* REQUIRED WORK: Carry on the passage about Dr. Goldbloom's public career from the point where it stops.

* READING PASSAGE:

As municipal affairs minister, he played a crucial role in getting the 1976 Montreal Summer Olympics ready on time after the province wrested control of the Games, with costs quickly spiralling out of control, from city hall. In the process, he faced down a formidable foe in then-mayor Jean Drapeau, but Jonathan Goldbloom said the two men remained friendly, if only because of his father's willingness to share the spotlight.

In 1979, after Claude Ryan became leader of the provincial Liberal Party, Dr. Goldbloom quit politics. In his memoir, he calls Mr. Ryan a "thoroughly vindictive" winner, uncommunicative and cold, and when a friend pointed out a newspaper advertisement in which the Canadian Council of Christians and Jews was looking for a new CEO, he applied and got the job.

For the next eight years, he used what he'd learned – as a child, as a medical student who had to meet more stringent standards for acceptance because he was Jewish, as a politician and as a family man – to improve a dialogue that was often fraught with misunderstanding. In the face of hate of any kind, he knew to act with grace, sensitivity and strength, and never forget that he was living in the present, where he could engage people and there was always a possibility for change. He believed that he was lucky to have been born in Montreal rather than Europe, where anti-Semitism in his day would have meant much worse than a barb or a quota.

In 1991, then prime-minister Brian Mulroney appointed Dr. Goldbloom as the country's commissioner of official languages. Even more than the council, it was a position that required skillful stickhandling; in provinces and territories where English was the predominant language, the Official Languages Act was thought to be coercive and unnecessary, while in Quebec it was thought to be in competition with Bill 101, the Charter of the French Language.

He'd been in the job for only six months when Don Getty, then-premier of Alberta, denounced what he called "forced bilingualism" in a speech to the Rotary Club of Edmonton. What to do? Three weeks later, Dr. Goldbloom was in Edmonton, standing before that very same Rotary Club and giving an impassioned speech about bilingualism as the glue that holds the country together.

"The Official Languages Act is not about compulsion," he said. "I look around the world today and I see people fighting each other and pulling apart from one another because of religious or linguistic or ethnic or cultural differences, and I thank God for Canada."

[Collected data]
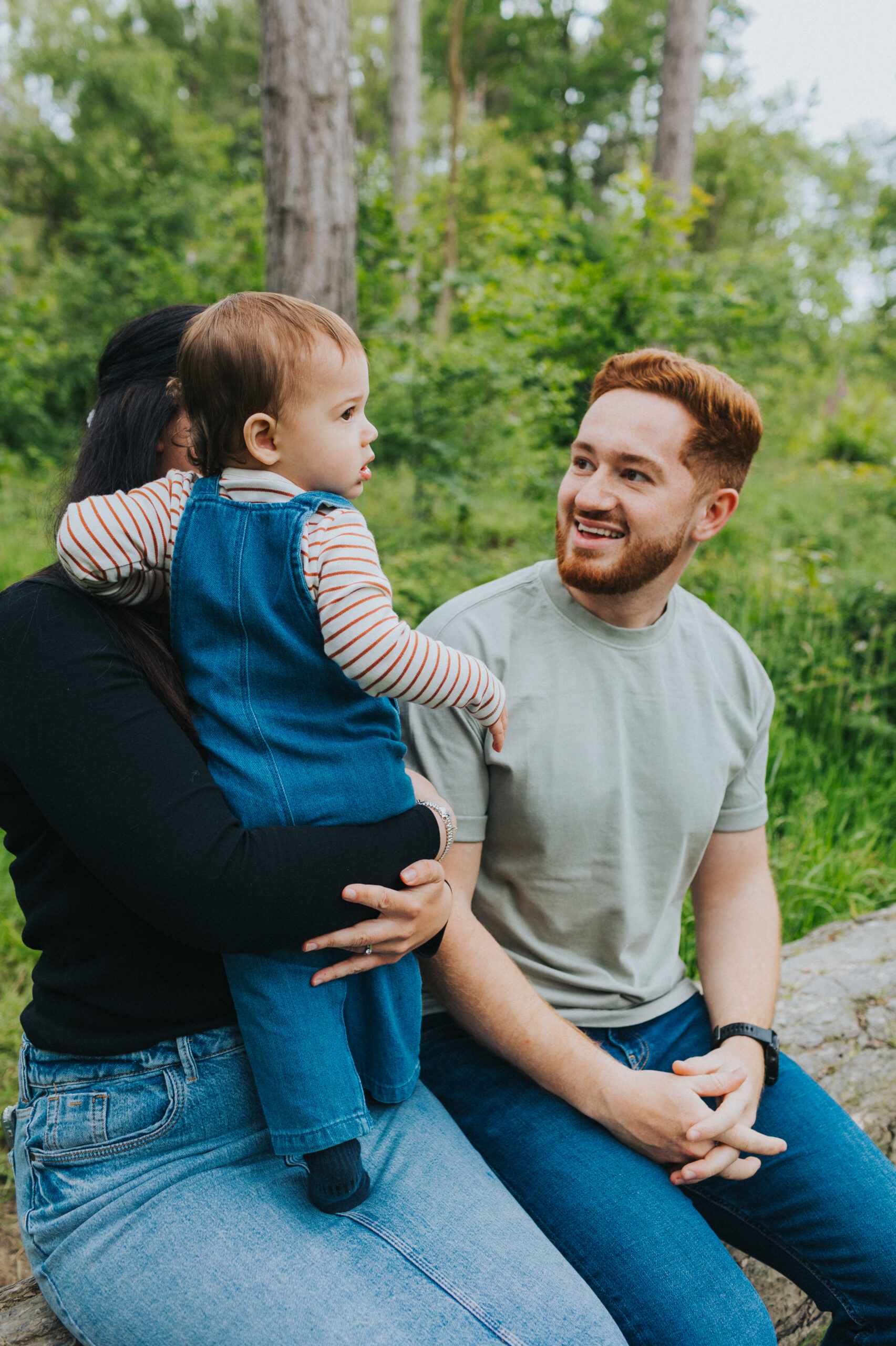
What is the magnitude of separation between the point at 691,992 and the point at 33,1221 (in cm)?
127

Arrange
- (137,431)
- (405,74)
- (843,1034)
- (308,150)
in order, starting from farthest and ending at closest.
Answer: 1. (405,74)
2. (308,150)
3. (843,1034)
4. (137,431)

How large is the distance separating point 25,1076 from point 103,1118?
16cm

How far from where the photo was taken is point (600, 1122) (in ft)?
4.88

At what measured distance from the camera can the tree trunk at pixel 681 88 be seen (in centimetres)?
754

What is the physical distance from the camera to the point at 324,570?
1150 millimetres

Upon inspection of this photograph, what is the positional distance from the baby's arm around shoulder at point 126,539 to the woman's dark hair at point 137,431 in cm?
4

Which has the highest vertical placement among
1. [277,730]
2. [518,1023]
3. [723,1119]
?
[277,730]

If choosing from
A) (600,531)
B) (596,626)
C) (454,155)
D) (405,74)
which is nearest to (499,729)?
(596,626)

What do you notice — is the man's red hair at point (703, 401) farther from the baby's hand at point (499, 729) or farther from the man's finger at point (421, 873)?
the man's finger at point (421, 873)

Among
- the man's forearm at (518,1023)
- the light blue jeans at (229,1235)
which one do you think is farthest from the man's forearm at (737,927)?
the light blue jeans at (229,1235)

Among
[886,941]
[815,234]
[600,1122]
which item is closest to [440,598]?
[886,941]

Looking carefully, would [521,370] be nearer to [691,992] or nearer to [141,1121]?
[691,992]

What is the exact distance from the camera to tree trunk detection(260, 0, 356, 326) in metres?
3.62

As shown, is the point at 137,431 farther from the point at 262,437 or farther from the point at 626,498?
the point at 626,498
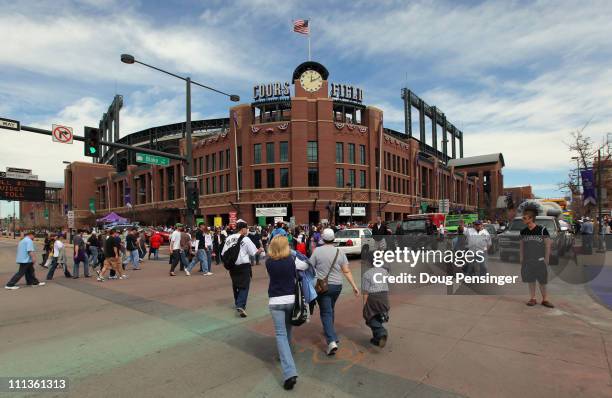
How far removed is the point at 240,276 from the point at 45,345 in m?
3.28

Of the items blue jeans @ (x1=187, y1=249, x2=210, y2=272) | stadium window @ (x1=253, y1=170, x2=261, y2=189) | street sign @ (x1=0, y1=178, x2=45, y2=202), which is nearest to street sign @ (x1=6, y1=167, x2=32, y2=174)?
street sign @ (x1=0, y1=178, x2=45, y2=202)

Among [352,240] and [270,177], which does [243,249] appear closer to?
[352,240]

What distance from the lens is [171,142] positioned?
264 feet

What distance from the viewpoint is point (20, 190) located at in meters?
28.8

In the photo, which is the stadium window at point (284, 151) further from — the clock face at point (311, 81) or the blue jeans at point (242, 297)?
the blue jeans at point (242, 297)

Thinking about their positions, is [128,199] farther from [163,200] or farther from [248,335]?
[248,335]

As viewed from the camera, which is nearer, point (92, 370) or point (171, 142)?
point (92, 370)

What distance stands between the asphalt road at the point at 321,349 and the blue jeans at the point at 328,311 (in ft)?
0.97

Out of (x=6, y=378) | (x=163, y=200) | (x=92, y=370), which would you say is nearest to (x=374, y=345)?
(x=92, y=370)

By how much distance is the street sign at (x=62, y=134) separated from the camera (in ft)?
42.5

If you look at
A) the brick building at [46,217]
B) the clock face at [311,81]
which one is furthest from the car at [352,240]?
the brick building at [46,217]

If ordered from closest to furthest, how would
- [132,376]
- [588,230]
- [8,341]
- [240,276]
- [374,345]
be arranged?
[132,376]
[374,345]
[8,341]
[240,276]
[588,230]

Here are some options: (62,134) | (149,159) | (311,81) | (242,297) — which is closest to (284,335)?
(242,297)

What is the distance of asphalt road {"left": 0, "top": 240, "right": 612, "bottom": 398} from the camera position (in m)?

* EXPECTED ANSWER:
The crowd gave him a standing ovation.

In his own community, Dr. Goldbloom was often called upon for counsel, too. Denise Grossman, the president of Temple Emanu-El-Beth-Sholom in Westmount, said that when she got the news of his death, she called previous presidents to let them know.

"The first words out of everyone's mouth was, 'He was my mentor,'" she said. "Whenever he had a suggestion, he'd always preface it with, 'Excuse my chutzpah but …' And I would always reply, 'Your chutzpah is accepted any time.'"

Among Dr. Goldbloom's many volunteer commitments, he served as honorary president of the Jules and Paul-Émile Leger Foundation and was president of Jewish Immigrant Aid Services of Montreal. In 1983, he was named an officer of the Order of Canada and in 2000, he was invested as a companion. In 1991, he was named an Officer of the Ordre national du Québec. For his efforts to encourage interfaith dialogue, Pope Benedict XVI made him a Knight of the Order of St. Sylvester.

His eldest son, Michael Goldbloom, noted that his father still did three Sudoku puzzles a day, planned to appear before a National Assembly committee hearing to voice his displeasure with a school board reform bill, and wanted to form a committee to improve Muslim-Jewish relations.

"We knew he could not live forever but he did seem to be ageless," he said. "We loved him and he loved us and he will always be with us."

Dr. Goldbloom leaves his younger brother, Dr. Richard Goldbloom, his wife of 67 years, Sheila Goldbloom, and their three children, four grandchildren and two great grandchildren.